§ Work to be completed: After locating the line that contains "California beach house", output that line and each one following it, exactly, to the end of the entries. No pictures.

..............................

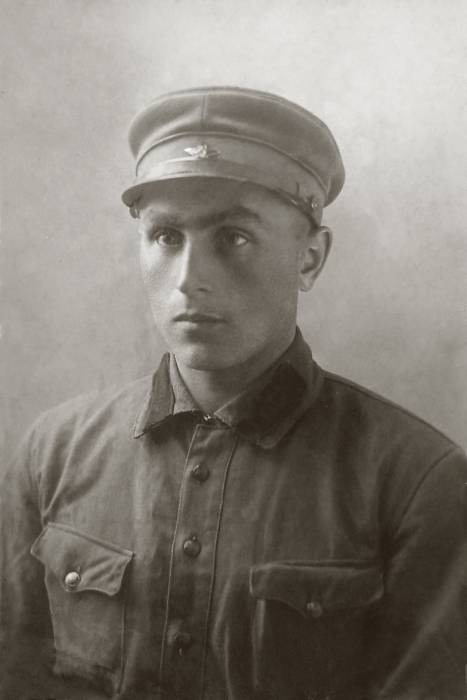 Барановский М.М. Курсант 4 стр.полка 2 бсд. 1932 год. Фото предоставлено Виктором Алешиным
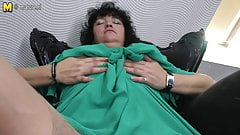 Mature BBW dreaming of young cock
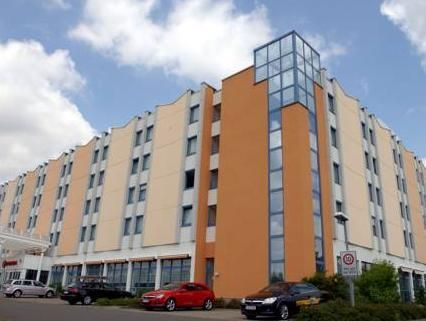 Halle an der Saale H+ Hotel Leipzig-Halle Germany, Europe Set in a prime location of Halle an der Saale, H+ Hotel Leipzig-Halle puts everything the city has to offer just outside your doorstep. The hotel offers a wide range of amenities and perks to ensure you have a great time. Service-minded staff will welcome and guide you at the H+ Hotel Leipzig-Halle. Guestrooms are fitted with all the amenities you need for a good night's sleep. In some of the rooms, guests can find tele...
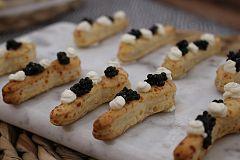 Cucharitas de crème fraîche y caviar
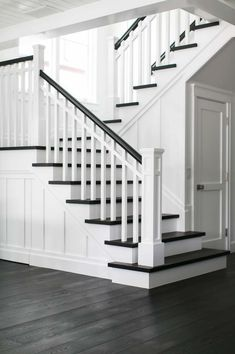 California beach house boasts airy contemporary farmhouse style - beach-style-staircase The Effective Pictures We Offer You About modern home crafts A quality pictu - Staircase Remodel, Staircase Makeover, Beach Cottage Style, Beach House Decor, Style At Home, House Stairs, Staircase Design, Staircase Ideas, Interior Staircase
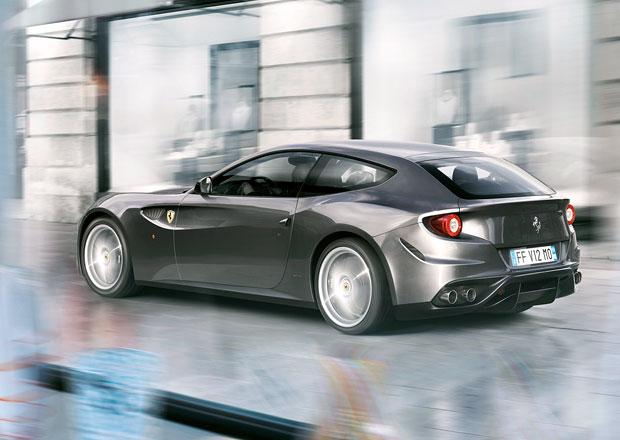 Facelift Ferrari FF přijde v roce 2016 a přinese 700 koní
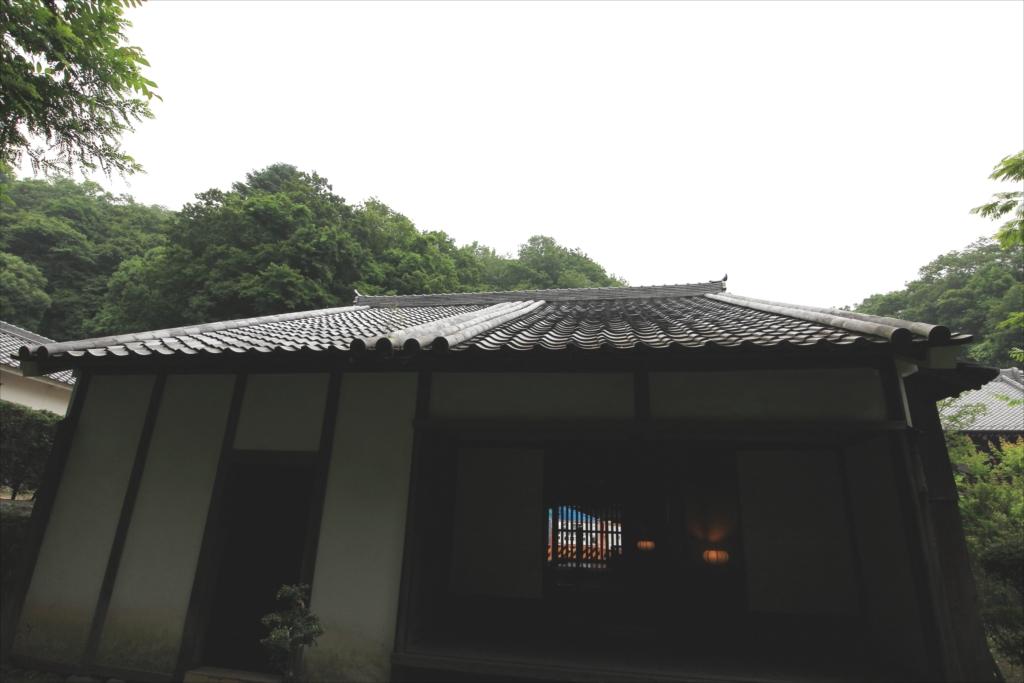 屋根は桟瓦で、一部に本瓦を使っている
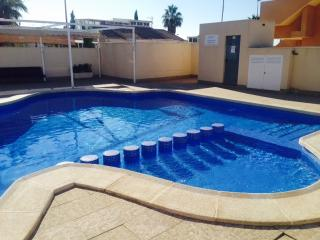 Fabulous Apartment With Wi-Fi, Air Con & Pool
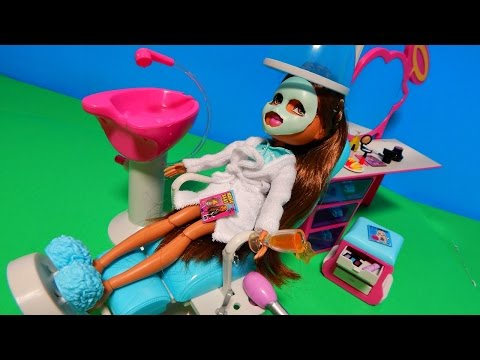 Exclusive Bratz Sleepover Spa & Hair Studio w/ Yasmin Toy Doll Unboxing Review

..............................

§ Answer space:
 California beach house boasts airy contemporary farmhouse style - beach-style-staircase The Effective Pictures We Offer You About modern home crafts A quality pictu - Staircase Remodel, Staircase Makeover, Beach Cottage Style, Beach House Decor, Style At Home, House Stairs, Staircase Design, Staircase Ideas, Interior Staircase
 Facelift Ferrari FF přijde v roce 2016 a přinese 700 koní
 屋根は桟瓦で、一部に本瓦を使っている
 Fabulous Apartment With Wi-Fi, Air Con & Pool
 Exclusive Bratz Sleepover Spa & Hair Studio w/ Yasmin Toy Doll Unboxing Review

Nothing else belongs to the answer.